As a result, it is particularly important to ensure that you are seen to act ‘reasonably’ in the eyes of Parliament. For example, it may be reasonable to refuse to provide answers which are commercially sensitive in a public hearing, but it may be unreasonable not to provide the answers at all if the relevant select committee agrees to a private hearing and to keep any information provided confidential. It should also be borne in mind that acting reasonably is no guarantee that a finding of contempt will not be made: ultimately this is a question for Parliament to decide.

If a select committee considered it was being obstructed in one of the ways set out above it could make a special report to the Privileges Committee (“PC”). The PC would then consider the matter and make a recommendation to Parliament as to whether there has been a contempt. A reference to the PC would itself be quite damaging to reputation and a recommendation by the PC that there had been a contempt even more so.
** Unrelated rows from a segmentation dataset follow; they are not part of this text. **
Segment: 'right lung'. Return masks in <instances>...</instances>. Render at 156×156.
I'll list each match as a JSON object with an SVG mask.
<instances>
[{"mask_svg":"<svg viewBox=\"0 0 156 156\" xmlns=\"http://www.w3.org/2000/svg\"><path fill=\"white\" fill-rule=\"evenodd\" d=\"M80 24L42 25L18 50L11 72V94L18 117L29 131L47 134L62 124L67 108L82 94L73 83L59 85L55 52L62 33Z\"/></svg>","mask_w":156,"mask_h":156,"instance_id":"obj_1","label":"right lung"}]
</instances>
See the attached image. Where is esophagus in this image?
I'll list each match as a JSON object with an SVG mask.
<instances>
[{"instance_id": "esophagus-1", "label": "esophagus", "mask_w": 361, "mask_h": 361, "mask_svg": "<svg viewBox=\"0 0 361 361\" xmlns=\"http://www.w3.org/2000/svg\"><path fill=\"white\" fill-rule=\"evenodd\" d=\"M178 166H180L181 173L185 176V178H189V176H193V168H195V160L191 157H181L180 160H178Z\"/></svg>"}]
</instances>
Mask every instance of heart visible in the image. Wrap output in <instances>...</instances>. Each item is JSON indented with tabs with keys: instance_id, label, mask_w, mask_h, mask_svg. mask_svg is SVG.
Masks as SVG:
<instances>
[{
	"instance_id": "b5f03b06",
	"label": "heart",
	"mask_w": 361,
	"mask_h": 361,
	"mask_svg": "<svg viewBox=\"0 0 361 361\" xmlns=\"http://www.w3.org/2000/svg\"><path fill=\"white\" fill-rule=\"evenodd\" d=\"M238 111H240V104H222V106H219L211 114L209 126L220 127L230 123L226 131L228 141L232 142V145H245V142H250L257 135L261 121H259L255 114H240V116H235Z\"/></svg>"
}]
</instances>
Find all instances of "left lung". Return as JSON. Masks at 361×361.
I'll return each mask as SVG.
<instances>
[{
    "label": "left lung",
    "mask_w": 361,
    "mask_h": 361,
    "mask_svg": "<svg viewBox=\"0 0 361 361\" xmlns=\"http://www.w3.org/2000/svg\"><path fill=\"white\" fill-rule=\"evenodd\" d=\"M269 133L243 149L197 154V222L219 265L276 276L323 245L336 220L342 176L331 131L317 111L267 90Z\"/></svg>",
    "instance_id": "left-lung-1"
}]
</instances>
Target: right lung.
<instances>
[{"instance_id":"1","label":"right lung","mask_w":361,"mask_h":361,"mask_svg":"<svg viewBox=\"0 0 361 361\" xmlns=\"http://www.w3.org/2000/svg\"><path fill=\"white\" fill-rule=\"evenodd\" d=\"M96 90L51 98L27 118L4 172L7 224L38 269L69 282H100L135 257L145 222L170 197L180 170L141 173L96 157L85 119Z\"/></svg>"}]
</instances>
However, the matter would be unlikely to escalate further - a formal sanction imposed by the modern House of Commons is very unlikely. It has been over a century since Parliament last exercised its penal powers (it last imposed a fine upon a non-member in 1666) and in 1978, the House of Commons resolved that it should do so sparingly and only if it was essential in order to protect the House and its members from improper obstruction.
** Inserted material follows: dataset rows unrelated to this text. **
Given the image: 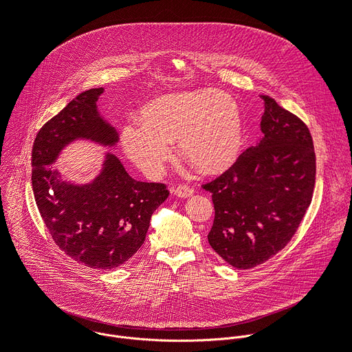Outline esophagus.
<instances>
[{
  "label": "esophagus",
  "mask_w": 352,
  "mask_h": 352,
  "mask_svg": "<svg viewBox=\"0 0 352 352\" xmlns=\"http://www.w3.org/2000/svg\"><path fill=\"white\" fill-rule=\"evenodd\" d=\"M193 192H195L193 188H190V186H188V185H179V186H177V188L174 189V195L178 196V197H184V199L192 196Z\"/></svg>",
  "instance_id": "obj_1"
}]
</instances>
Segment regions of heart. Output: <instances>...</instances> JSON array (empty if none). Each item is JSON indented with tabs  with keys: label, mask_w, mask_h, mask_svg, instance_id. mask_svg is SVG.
Returning <instances> with one entry per match:
<instances>
[{
	"label": "heart",
	"mask_w": 352,
	"mask_h": 352,
	"mask_svg": "<svg viewBox=\"0 0 352 352\" xmlns=\"http://www.w3.org/2000/svg\"><path fill=\"white\" fill-rule=\"evenodd\" d=\"M140 119L123 129L122 145L126 156L148 174L162 170L174 140L179 155L204 174L225 170L241 149V113L223 91L199 89L162 94L142 107Z\"/></svg>",
	"instance_id": "obj_1"
}]
</instances>
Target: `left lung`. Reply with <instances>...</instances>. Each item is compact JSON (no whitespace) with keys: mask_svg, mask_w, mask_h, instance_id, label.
I'll return each mask as SVG.
<instances>
[{"mask_svg":"<svg viewBox=\"0 0 352 352\" xmlns=\"http://www.w3.org/2000/svg\"><path fill=\"white\" fill-rule=\"evenodd\" d=\"M263 137L221 177L203 185L212 193V250L236 269L255 267L296 233L313 199L316 152L309 127L274 98L261 96Z\"/></svg>","mask_w":352,"mask_h":352,"instance_id":"1","label":"left lung"}]
</instances>
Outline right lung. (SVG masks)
<instances>
[{
    "label": "right lung",
    "mask_w": 352,
    "mask_h": 352,
    "mask_svg": "<svg viewBox=\"0 0 352 352\" xmlns=\"http://www.w3.org/2000/svg\"><path fill=\"white\" fill-rule=\"evenodd\" d=\"M104 89L71 100L38 131L31 155V184L38 211L56 245L74 261L97 270L126 263L144 244L155 210L168 197L164 184L131 178L111 152L89 184L61 179L52 164L76 140L112 148L118 131L98 112Z\"/></svg>",
    "instance_id": "add662e5"
}]
</instances>
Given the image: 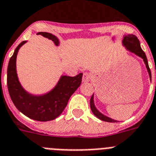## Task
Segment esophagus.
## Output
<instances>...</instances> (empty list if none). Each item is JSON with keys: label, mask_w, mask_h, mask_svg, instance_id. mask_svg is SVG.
<instances>
[{"label": "esophagus", "mask_w": 156, "mask_h": 156, "mask_svg": "<svg viewBox=\"0 0 156 156\" xmlns=\"http://www.w3.org/2000/svg\"><path fill=\"white\" fill-rule=\"evenodd\" d=\"M90 79H91L90 74L87 73V72H85V73H83V76H82V82H88L90 81Z\"/></svg>", "instance_id": "1"}]
</instances>
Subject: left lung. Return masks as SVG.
<instances>
[{
    "label": "left lung",
    "instance_id": "obj_1",
    "mask_svg": "<svg viewBox=\"0 0 156 156\" xmlns=\"http://www.w3.org/2000/svg\"><path fill=\"white\" fill-rule=\"evenodd\" d=\"M122 44L126 47V49L127 50H129L130 52L133 53V54H136L137 56L140 57L144 59V62L146 65L147 69L148 74L150 76V79L151 81V69L149 68V66H148L147 59L146 54L144 52V50L141 49V46H140V43L139 39L134 34H127V35H125L123 37V40H122ZM90 109L93 114L95 115L96 117L98 118L99 119L102 120V121H105V122H118L117 120L112 119L111 118L107 117L106 115H102V113H100L99 111L96 109L95 106H94V94L91 96L90 101Z\"/></svg>",
    "mask_w": 156,
    "mask_h": 156
}]
</instances>
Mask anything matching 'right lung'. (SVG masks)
Segmentation results:
<instances>
[{"label": "right lung", "instance_id": "right-lung-1", "mask_svg": "<svg viewBox=\"0 0 156 156\" xmlns=\"http://www.w3.org/2000/svg\"><path fill=\"white\" fill-rule=\"evenodd\" d=\"M37 34L50 39L59 45L58 37L52 34L39 32ZM26 42L22 41L16 48L10 58L7 69V86L13 104L19 111L34 120L46 122L55 119L66 107L71 95L82 82V74L74 77L62 76L54 89L43 95H33L25 90L19 82L16 69V59L19 49Z\"/></svg>", "mask_w": 156, "mask_h": 156}]
</instances>
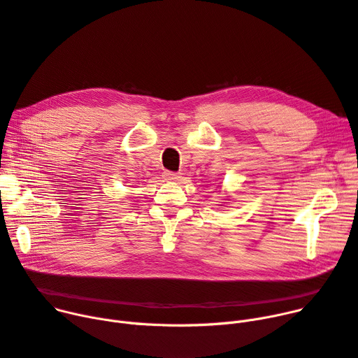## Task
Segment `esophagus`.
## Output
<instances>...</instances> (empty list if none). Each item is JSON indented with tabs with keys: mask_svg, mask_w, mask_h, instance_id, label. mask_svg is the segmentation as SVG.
I'll return each instance as SVG.
<instances>
[{
	"mask_svg": "<svg viewBox=\"0 0 358 358\" xmlns=\"http://www.w3.org/2000/svg\"><path fill=\"white\" fill-rule=\"evenodd\" d=\"M164 177L169 180V181H177L178 178H180V174H177V173H171V171H165L164 173Z\"/></svg>",
	"mask_w": 358,
	"mask_h": 358,
	"instance_id": "34e87169",
	"label": "esophagus"
}]
</instances>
In practice, therefore, the most likely consequence of failing to comply with the requests of a select committee is reputational damage. In addition to the possibility of a reference to the PC for contempt, select committees have shown on a number of occasions that they are generally not averse to reprimanding witnesses they consider to be evasive (or even unprepared) and such incidents are likely to be picked up by the media. Therefore, we would usually advise compliance with the requests of select committees unless there is a bona fide reasonable excuse for resisting.

Appearing before a select committee - some practical tips

Set out below are a number of practical tips we can offer to clients who have been summoned to attend a select committee hearing to give evidence. The two main things to consider are: (i) who will be sent to answer the select committee’s questions; and (ii) what that person is going to say. When considering both of these, it is important for lawyers and PR teams to work closely together, particularly in light of the reputational damage which may be done to an organisation by a poor performance before a select committee.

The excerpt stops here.